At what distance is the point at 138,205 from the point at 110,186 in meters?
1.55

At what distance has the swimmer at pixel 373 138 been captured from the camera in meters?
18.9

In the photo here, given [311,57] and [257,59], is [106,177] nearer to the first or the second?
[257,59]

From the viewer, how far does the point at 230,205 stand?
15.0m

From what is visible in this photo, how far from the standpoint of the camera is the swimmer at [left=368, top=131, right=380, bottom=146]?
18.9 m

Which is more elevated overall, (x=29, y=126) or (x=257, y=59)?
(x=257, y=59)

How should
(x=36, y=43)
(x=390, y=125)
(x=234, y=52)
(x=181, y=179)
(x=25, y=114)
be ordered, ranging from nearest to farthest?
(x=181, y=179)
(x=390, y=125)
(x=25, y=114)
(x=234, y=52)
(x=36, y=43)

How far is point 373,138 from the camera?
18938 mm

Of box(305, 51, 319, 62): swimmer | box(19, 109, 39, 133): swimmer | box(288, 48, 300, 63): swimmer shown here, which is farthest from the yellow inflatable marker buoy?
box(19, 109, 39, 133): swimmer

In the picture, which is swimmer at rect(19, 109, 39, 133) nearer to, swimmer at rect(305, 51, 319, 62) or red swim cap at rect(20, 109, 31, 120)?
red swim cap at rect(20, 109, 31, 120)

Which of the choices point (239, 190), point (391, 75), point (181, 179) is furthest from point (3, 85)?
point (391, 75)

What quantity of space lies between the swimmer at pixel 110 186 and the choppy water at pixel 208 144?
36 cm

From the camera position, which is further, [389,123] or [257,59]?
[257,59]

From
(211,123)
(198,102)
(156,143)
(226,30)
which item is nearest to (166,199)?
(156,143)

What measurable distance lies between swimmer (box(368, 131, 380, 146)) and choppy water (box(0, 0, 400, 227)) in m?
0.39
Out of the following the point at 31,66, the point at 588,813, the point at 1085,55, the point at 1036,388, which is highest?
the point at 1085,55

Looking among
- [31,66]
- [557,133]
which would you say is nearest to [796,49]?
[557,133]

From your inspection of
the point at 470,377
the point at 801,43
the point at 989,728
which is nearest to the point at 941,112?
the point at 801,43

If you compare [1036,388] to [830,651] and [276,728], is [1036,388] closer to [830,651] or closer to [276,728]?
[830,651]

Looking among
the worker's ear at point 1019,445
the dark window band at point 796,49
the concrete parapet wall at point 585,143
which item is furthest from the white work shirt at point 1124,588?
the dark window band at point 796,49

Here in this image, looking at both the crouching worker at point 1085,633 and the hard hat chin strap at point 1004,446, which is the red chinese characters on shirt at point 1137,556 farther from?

....................

[Brief]:
Write out the full set of records exactly as given.

[Response to the task]:
At what distance is the point at 138,205 from the point at 110,186 in meters?
1.55

At what distance has the swimmer at pixel 373 138 been captured from the camera in meters?
18.9

In the photo here, given [311,57] and [257,59], is [106,177] nearer to the first or the second?
[257,59]

From the viewer, how far does the point at 230,205 stand?
15.0m

From what is visible in this photo, how far from the standpoint of the camera is the swimmer at [left=368, top=131, right=380, bottom=146]?
18.9 m

Which is more elevated overall, (x=29, y=126) or (x=257, y=59)?
(x=257, y=59)

How should
(x=36, y=43)
(x=390, y=125)
(x=234, y=52)
(x=181, y=179)
(x=25, y=114)
be ordered, ranging from nearest to farthest?
(x=181, y=179)
(x=390, y=125)
(x=25, y=114)
(x=234, y=52)
(x=36, y=43)

How far is point 373,138 from the camera?
18938 mm

Of box(305, 51, 319, 62): swimmer | box(19, 109, 39, 133): swimmer | box(288, 48, 300, 63): swimmer shown here, which is farthest from the yellow inflatable marker buoy?
box(19, 109, 39, 133): swimmer

In the picture, which is swimmer at rect(19, 109, 39, 133) nearer to, swimmer at rect(305, 51, 319, 62) or red swim cap at rect(20, 109, 31, 120)?
red swim cap at rect(20, 109, 31, 120)

Which of the choices point (239, 190), point (391, 75), point (181, 179) is furthest from point (3, 85)?
point (391, 75)

What quantity of space lies between the swimmer at pixel 110 186 and the choppy water at pixel 208 144?
36 cm

From the camera position, which is further, [389,123] or [257,59]?
[257,59]

From
(211,123)
(198,102)
(156,143)
(226,30)
which item is nearest to (166,199)?
(156,143)

What measurable distance lies between swimmer (box(368, 131, 380, 146)) and choppy water (box(0, 0, 400, 227)) in m?
0.39
Out of the following the point at 31,66, the point at 588,813, the point at 1085,55, the point at 1036,388, which is highest?
the point at 1085,55

Looking among
- [31,66]
- [557,133]
which would you say is nearest to [796,49]?
[557,133]

From your inspection of
the point at 470,377
the point at 801,43
the point at 989,728
which is nearest to the point at 941,112?
the point at 801,43

If you compare [1036,388] to [830,651] and [276,728], is [1036,388] closer to [830,651] or closer to [276,728]?
[830,651]

Looking among
the worker's ear at point 1019,445
the dark window band at point 796,49
the concrete parapet wall at point 585,143
which item is furthest from the white work shirt at point 1124,588?
the dark window band at point 796,49

Here in this image, looking at both the crouching worker at point 1085,633 and the hard hat chin strap at point 1004,446, which is the red chinese characters on shirt at point 1137,556 farther from?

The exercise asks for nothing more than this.